Believe it or not, governing a nation is tough work. There’s special interests to consider, tax plans to wrestle, budgets to contemplate, wars to run, opponents to blackmail. It’s almost too much for the human mind to handle. Or, in the case of British Prime Minister David Cameron, it is too much to handle. Which is why he did what any computer programmer would do when faced with a pesky problem: He got a computer to do the work for him.
The BBC reports that Cameron has begun testing a mobile Web app “to aid in decision-making and day-to-day government affairs.” The app, dubbed simply “Number 10 Dashboard,” was developed by British civil servants in the “Technology in Business Fast Stream” program. According to the app’s developers, Number 10 was designed to give government leaders “an at-a-glance overview of everything that’s happening in government and elsewhere.”
“With a few taps or swipes of his fingers, [Cameron] can see very quickly what important new information has come to light, how certain government services are performing, and a selection of relevant and important news reports,” according to those involved with the project.
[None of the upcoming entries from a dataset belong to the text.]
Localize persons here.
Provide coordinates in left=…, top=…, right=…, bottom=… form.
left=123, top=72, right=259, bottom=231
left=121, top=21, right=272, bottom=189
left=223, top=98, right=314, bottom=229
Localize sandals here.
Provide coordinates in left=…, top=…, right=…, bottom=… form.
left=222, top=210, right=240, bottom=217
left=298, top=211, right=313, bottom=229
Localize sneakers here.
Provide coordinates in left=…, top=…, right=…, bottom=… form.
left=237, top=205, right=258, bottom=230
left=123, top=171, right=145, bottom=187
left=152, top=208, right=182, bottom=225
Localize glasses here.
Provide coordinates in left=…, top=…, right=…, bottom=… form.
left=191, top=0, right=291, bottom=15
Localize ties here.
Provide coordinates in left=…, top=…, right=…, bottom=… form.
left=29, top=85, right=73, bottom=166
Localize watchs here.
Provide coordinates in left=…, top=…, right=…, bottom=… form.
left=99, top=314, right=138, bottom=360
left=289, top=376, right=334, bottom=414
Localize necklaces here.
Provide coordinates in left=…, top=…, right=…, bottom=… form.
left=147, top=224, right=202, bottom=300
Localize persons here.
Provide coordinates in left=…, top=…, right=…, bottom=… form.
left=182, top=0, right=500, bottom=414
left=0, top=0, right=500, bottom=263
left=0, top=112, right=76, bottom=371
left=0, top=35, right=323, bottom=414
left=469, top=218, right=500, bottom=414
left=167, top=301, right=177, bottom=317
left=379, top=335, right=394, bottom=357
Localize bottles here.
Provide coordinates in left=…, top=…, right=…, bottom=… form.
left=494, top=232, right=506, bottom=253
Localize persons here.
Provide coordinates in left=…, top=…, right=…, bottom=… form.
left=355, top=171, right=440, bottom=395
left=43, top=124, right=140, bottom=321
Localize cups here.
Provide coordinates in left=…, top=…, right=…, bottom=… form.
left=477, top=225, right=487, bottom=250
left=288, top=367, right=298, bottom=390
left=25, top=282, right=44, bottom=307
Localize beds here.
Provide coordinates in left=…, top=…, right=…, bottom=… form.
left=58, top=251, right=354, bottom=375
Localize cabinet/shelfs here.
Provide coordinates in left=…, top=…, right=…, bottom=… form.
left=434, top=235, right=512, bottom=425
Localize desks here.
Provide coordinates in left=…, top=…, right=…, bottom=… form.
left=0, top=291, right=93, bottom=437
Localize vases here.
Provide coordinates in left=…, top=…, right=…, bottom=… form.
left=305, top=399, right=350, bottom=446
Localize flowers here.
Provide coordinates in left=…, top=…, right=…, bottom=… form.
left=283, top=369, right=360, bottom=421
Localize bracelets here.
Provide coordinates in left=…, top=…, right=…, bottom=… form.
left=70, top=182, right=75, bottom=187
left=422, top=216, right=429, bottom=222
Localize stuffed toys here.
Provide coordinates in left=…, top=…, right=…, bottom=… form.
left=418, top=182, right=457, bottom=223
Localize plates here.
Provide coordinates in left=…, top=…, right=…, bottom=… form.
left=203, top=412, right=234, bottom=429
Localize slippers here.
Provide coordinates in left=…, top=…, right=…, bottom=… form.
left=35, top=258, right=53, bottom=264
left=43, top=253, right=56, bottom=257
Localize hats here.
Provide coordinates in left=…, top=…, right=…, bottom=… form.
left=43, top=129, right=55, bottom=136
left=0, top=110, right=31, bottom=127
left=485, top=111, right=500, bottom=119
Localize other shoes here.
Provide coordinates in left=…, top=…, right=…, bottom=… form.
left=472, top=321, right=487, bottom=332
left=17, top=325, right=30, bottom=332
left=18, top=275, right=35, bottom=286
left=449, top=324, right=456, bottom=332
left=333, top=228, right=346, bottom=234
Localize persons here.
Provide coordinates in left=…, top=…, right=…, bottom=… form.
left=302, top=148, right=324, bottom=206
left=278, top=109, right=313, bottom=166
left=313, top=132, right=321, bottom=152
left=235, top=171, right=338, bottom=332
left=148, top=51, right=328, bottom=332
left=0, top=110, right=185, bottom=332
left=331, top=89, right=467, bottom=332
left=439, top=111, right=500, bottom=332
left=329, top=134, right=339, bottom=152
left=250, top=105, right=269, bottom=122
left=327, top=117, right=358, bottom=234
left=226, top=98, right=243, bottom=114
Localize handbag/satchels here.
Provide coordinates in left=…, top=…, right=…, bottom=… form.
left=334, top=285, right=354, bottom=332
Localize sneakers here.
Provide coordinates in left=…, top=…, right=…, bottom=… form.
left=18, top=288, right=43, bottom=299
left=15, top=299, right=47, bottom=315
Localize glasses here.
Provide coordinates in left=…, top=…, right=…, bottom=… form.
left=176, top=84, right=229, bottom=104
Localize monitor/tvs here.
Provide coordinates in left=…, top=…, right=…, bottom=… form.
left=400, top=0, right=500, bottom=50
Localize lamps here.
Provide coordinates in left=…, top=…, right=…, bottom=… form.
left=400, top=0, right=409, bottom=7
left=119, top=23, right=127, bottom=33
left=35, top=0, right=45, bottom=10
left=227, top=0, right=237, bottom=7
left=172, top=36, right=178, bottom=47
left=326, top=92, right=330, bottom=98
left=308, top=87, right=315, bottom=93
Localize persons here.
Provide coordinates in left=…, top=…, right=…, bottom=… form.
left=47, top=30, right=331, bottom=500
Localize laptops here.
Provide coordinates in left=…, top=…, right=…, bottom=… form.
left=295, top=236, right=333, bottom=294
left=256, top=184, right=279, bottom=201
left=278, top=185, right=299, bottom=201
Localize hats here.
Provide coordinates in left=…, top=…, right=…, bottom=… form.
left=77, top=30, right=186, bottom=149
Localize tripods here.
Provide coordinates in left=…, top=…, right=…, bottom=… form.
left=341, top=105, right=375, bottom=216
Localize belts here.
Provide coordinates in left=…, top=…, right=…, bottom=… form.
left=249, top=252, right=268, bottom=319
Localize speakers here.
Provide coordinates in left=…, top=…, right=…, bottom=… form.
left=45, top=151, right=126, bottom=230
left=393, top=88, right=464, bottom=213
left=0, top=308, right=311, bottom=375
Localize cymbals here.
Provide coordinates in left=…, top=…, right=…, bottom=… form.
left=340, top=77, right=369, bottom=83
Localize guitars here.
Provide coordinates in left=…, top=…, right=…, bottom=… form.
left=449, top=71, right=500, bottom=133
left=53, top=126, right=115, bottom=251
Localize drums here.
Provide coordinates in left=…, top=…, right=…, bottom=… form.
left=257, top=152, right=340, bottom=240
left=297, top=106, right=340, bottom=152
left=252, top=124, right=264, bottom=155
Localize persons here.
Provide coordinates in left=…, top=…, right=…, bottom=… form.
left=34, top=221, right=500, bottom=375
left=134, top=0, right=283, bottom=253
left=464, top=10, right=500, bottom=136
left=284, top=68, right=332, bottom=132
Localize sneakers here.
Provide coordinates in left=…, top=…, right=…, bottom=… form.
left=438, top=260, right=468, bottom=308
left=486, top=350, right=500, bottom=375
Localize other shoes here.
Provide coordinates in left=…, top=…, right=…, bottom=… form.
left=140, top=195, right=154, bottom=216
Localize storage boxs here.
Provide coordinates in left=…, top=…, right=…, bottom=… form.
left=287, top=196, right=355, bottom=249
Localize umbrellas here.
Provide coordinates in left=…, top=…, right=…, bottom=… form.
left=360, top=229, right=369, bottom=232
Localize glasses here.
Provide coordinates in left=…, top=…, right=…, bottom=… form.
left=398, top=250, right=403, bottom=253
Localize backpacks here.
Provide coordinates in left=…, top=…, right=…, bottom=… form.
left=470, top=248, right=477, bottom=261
According to the BBC, Number 10 will also keep its high-powered users informed about trending topics around the Web, and on social media outlets in order stay on top of events that might require government action, like “markets crash” or “bomb threat.”
Alice Newton, one of Number 10’s developers, says that Cameron likes the app, which he uses on his iPad, so much that he plans to give U.S. President Barack Obama a demo at the 39th annual G8 summit, which will take place in the U.K. next year.
“He in particular liked the statistical side, where we could give him quotable facts about what was going on,” said Newton. “He found it useful to have a hard evidence base.
“He liked it so much, he was looking forward to showing it to President Obama at the G8 summit.”
Chances are, Obama will be receptive to the app. His administration has been one of the most technology-focused in U.S. history, with initiatives concerning everything from increasing access to high-speed Internet to cyberwarfare and robotics.
Unfortunately, there’s no indication that the rest of us will have a chance to peep Number 10 anytime soon. But we imagine it working something like Apple’s Siri, but the answers take 20 times longer to appear thanks to stifling bureaucracy.